Ci stiamo avvicinando all’8 marzo e in questo giorno (come durante tutto l’anno) è importante fermarsi a pensare alle tante donne che con forza e determinazione si sono rivoltate contro certi soprusi e hanno cercato, combattendo le loro battaglie, di portare avanti i diritti delle donne. Una di queste è Artemisia Gentileschi, che Debora Caprioglio porta in scena, proprio in questa giornata al teatro Erba di Torino, con Non fui Gentile, fui Gentileschi. È da diversi anni che l’attrice si esibisce sui palchi di tutta Italia per sensibilizzare il pubblico e raccontare la grande storia di questa talentuosa donna, la cui la vita non è stata facile. Abbiamo avuto il piacere di intervistare Debora. Ecco cosa ci ha raccontato in questa intervista.

Chi era Artemisia Gentileschi?
Era una bravissima pittrice del Seicento, figlia del pittore Orazio Gentileschi.
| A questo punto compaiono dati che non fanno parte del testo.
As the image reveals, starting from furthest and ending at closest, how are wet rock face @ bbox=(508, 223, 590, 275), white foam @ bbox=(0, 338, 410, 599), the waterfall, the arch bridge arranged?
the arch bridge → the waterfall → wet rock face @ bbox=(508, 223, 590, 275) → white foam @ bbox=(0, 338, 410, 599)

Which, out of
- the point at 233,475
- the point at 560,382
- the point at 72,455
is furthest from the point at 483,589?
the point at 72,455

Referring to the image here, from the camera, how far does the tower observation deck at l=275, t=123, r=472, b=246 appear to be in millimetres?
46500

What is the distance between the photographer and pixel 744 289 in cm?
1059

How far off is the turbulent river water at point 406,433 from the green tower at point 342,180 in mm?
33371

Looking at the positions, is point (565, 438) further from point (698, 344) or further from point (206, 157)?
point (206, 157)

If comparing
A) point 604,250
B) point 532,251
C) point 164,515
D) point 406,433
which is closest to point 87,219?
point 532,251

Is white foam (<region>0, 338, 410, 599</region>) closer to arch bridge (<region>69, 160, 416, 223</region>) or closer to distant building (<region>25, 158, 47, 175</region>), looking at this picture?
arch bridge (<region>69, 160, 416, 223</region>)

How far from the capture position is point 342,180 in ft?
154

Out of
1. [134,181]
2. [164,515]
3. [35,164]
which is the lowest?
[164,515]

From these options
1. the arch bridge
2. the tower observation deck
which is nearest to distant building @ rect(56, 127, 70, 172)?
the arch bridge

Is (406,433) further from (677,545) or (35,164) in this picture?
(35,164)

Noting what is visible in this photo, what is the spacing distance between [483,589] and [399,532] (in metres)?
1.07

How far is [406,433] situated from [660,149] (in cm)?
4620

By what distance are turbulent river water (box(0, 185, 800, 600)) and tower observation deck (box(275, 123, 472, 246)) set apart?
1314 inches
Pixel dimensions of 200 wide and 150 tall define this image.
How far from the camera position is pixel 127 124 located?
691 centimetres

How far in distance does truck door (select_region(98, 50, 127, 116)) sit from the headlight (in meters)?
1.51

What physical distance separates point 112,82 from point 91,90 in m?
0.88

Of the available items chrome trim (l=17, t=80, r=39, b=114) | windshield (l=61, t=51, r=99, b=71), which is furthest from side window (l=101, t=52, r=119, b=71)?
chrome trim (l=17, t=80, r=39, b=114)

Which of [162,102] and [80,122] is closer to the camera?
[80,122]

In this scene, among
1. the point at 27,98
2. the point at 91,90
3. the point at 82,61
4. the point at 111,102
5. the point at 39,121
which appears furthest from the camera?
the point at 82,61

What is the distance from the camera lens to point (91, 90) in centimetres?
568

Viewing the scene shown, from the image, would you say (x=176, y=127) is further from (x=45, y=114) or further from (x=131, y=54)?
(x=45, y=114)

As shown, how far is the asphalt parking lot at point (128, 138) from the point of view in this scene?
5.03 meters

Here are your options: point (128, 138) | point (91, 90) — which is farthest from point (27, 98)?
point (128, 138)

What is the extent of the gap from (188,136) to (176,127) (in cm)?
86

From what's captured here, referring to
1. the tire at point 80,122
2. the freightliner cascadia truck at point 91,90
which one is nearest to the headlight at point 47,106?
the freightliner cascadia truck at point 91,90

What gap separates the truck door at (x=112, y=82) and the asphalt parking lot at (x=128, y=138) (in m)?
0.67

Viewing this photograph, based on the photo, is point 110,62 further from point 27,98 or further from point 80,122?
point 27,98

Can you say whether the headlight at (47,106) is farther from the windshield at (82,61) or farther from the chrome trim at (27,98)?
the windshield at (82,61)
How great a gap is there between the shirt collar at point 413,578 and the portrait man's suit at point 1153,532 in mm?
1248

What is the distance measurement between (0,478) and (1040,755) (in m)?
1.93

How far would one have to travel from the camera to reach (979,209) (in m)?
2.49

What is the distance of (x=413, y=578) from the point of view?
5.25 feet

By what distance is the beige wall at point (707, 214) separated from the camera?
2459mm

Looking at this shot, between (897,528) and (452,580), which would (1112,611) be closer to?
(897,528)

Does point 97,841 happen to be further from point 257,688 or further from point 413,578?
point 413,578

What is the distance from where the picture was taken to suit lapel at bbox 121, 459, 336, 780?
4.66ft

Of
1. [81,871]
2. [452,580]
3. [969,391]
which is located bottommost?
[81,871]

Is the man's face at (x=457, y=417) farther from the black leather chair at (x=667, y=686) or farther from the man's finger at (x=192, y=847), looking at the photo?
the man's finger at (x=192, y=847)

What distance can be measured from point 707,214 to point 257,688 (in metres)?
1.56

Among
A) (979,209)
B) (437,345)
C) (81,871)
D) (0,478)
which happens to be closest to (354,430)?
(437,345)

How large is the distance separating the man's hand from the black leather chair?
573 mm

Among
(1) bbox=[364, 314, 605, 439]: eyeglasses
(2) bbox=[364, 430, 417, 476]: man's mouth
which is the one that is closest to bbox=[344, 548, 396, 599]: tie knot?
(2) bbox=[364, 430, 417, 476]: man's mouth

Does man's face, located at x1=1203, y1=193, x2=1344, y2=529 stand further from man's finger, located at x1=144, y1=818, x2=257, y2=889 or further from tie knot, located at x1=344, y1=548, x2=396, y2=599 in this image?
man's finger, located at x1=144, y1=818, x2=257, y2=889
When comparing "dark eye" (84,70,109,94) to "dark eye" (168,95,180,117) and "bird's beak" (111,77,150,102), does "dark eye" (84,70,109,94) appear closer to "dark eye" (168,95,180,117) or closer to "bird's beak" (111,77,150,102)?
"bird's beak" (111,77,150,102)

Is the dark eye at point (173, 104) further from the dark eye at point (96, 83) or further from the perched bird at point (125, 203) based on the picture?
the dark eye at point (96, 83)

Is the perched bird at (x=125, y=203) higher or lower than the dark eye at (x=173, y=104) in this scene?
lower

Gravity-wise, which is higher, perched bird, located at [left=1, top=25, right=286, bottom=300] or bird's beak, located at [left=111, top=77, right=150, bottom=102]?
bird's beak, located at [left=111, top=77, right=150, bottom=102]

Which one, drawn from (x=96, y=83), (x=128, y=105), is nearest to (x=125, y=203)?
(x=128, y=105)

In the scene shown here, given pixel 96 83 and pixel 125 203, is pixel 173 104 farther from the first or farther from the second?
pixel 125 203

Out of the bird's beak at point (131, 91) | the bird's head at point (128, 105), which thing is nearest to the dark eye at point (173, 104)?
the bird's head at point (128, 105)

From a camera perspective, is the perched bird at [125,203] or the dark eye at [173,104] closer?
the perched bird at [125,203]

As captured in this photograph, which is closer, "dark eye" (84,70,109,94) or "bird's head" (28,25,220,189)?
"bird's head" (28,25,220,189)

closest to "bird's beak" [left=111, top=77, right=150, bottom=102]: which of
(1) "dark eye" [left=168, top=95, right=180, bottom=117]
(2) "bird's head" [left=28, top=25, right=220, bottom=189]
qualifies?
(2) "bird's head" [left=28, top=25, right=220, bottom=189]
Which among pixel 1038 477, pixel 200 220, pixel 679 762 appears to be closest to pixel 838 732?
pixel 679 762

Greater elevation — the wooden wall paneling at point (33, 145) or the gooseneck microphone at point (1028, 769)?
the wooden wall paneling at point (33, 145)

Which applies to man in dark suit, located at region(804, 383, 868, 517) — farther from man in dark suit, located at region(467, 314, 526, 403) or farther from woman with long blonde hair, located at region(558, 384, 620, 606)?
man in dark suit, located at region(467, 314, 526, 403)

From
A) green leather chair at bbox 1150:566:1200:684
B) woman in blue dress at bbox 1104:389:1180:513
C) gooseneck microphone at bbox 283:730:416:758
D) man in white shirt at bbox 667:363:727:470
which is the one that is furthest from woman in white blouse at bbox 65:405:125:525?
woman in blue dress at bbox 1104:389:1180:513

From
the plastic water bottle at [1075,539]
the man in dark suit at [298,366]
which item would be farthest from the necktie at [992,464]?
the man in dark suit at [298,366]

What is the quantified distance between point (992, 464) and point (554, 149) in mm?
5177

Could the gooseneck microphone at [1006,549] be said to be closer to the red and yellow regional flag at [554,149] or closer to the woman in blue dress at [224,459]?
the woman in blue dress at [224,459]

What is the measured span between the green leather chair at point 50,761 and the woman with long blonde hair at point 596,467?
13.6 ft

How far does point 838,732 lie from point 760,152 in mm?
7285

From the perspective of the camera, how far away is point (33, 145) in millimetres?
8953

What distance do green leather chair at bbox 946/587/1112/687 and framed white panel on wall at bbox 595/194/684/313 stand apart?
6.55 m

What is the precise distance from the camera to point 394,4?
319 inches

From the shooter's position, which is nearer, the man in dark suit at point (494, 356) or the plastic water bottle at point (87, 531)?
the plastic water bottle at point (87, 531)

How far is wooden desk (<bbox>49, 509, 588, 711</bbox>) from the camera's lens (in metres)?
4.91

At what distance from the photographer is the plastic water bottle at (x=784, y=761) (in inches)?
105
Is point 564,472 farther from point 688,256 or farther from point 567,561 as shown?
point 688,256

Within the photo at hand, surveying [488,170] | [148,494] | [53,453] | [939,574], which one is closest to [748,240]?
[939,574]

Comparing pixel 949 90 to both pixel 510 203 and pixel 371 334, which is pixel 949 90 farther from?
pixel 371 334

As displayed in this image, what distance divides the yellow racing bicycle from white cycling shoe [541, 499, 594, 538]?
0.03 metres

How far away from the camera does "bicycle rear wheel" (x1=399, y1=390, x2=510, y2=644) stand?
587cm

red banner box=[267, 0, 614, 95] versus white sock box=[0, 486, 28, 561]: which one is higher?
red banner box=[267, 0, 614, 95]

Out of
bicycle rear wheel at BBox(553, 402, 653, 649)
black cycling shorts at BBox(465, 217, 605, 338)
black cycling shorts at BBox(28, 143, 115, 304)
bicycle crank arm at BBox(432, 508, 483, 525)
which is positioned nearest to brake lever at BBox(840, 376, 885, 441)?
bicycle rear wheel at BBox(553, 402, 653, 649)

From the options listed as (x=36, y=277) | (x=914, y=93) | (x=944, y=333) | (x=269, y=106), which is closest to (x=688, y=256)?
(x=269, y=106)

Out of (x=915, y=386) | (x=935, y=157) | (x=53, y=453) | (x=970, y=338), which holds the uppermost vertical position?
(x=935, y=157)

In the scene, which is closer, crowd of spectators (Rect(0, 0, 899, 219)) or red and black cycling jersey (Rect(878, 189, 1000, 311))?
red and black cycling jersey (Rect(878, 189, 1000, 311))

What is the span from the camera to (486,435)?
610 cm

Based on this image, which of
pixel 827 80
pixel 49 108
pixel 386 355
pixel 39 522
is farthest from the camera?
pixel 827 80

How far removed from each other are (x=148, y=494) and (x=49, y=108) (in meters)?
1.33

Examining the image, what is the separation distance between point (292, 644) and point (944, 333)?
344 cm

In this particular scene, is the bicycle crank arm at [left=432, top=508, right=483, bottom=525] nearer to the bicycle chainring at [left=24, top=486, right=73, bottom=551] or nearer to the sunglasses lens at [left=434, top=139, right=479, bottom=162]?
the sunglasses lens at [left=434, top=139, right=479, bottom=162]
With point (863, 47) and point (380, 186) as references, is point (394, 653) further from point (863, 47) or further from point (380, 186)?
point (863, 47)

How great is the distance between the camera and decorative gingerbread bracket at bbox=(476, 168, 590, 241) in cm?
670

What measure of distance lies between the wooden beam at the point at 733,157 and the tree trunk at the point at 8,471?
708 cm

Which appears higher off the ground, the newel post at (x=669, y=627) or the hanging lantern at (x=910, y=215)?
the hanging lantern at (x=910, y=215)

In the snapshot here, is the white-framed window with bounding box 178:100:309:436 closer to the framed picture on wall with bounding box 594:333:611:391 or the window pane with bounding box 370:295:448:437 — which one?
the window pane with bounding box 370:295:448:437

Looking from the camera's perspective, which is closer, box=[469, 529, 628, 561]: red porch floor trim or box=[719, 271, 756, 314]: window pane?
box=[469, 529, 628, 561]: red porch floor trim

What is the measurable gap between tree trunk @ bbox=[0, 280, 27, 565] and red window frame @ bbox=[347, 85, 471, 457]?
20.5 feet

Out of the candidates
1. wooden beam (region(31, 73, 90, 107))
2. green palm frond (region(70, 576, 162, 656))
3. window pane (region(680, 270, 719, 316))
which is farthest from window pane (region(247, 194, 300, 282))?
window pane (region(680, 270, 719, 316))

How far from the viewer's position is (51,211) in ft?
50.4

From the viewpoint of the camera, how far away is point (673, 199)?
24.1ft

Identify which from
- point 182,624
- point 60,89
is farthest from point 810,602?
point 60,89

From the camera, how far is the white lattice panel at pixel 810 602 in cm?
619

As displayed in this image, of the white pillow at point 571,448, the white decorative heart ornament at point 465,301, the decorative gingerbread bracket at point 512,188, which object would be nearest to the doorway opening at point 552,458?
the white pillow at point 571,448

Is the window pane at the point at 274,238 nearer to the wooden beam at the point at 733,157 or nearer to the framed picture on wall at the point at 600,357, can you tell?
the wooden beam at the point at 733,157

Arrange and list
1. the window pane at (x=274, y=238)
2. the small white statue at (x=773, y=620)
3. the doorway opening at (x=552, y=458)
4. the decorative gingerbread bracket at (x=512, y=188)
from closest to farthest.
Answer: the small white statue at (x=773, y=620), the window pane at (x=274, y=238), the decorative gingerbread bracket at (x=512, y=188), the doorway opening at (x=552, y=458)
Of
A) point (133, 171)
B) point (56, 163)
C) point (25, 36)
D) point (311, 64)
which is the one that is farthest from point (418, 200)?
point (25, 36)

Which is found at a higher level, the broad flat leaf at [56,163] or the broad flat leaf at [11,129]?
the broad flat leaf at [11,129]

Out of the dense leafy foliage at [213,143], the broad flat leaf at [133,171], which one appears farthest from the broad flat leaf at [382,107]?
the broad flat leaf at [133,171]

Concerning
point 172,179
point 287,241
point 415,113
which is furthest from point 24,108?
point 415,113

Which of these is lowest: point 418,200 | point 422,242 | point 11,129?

Si è formata artisticamente a casa del padre, crescendo tra quadri e pennelli, dedicandosi a quell’arte che amava tantissimo. Abitando a Roma, ha potuto conoscere i grandi esponenti dell’epoca come Raffaello e Caravaggio. È una donna che ha dovuto lottare per affermarsi in un mondo maschile ed è stata la prima donna a essere ammessa all’accademia dell’arte del disegno a Firenze. Ha perso la mamma da piccola e si è ritrovata non solo a dover curare i fratellini, ma anche a dover proteggere se stessa dai soprusi che la circondavano. A quei tempi era abbastanza frequente che una donna fosse poco tutelata, circondata da un ambiente di soli uomini. A quasi diciotto anni, fu violentata dal miglior amico del padre, Agostino Tassi, anche lui pittore che frequentava la bottega del padre e aveva contribuito a insegnare ad Artemisia l’arte del disegno. Lei fu processata come se fosse stata il carnefice e non la vittima, fu anche stata sottoposta a torture, seguì un po’ quello che era il destino di molte donne all’epoca. Con grande forza affrontò tutto a testa alta diventando un esempio per le donne. Il processo ebbe un’eco così importante e diffusa che ancora oggi molti conoscono Artemisia Gentileschi non per le sue opere, ma perché è stata stuprata. Quello che a me interessa in questo spettacolo è raccontare la sua vita di donna, le sue opere e soprattutto lanciare un messaggio di forza, di perseveranza e di non arrendersi mai. Lei poi è andata avanti, si è sposata, ha avuto una figlia, ha girato tutta l’Italia portando le sue opere ovunque. 

 

Che rapporto aveva con il padre? 
Aveva un rapporto di amore e odio, da una parte c’era un grande amore che la legava a lui perché, essendo rimasta orfana di madre, l’aveva riversato su di lui e poi li accomunava l’amore per la pittura. Dall’altra parte, la figura del padre in quanto tale non è stata una delle migliori perché quando scoprì che era stata violentata andò a denunciare il fatto, sapendo benissimo che facendolo sarebbe diventato tutto di dominio pubblico. La verità è che aveva sporto denuncia perché Agostino Tassi gli aveva rubato dei quadri e voleva fargliela pagare. Poi alla fine fu scarcerato, restituì i quadri, il padre ritirò la denuncia e l’unica che ci perse fu Artemisia, umiliata e accusata. Nel corso della loro vita, sono stati molto lontani perché lei girò diverse città italiane e lui continuò la sua attività a Roma. C’è un momento molto commovente nello spettacolo, in cui il padre sta morendo, si trova a Londra a fare dei lavori per la corona britannica e le invia delle lettere in cui le chiede di raggiungerlo perché è arrivato alla fine. Lei lo raggiunge e per un po’ lavorano insieme, ma poi nello spettacolo arriva il momento emozionante in cui lei accompagna il padre alla morte e di fronte al padre morente, tutto l’odio, le tensioni e gli asti che c’erano stati nel corso della vita, anche per il fatto che lui era ancora amico di Tassi e continuavano a dipingere insieme, cessano.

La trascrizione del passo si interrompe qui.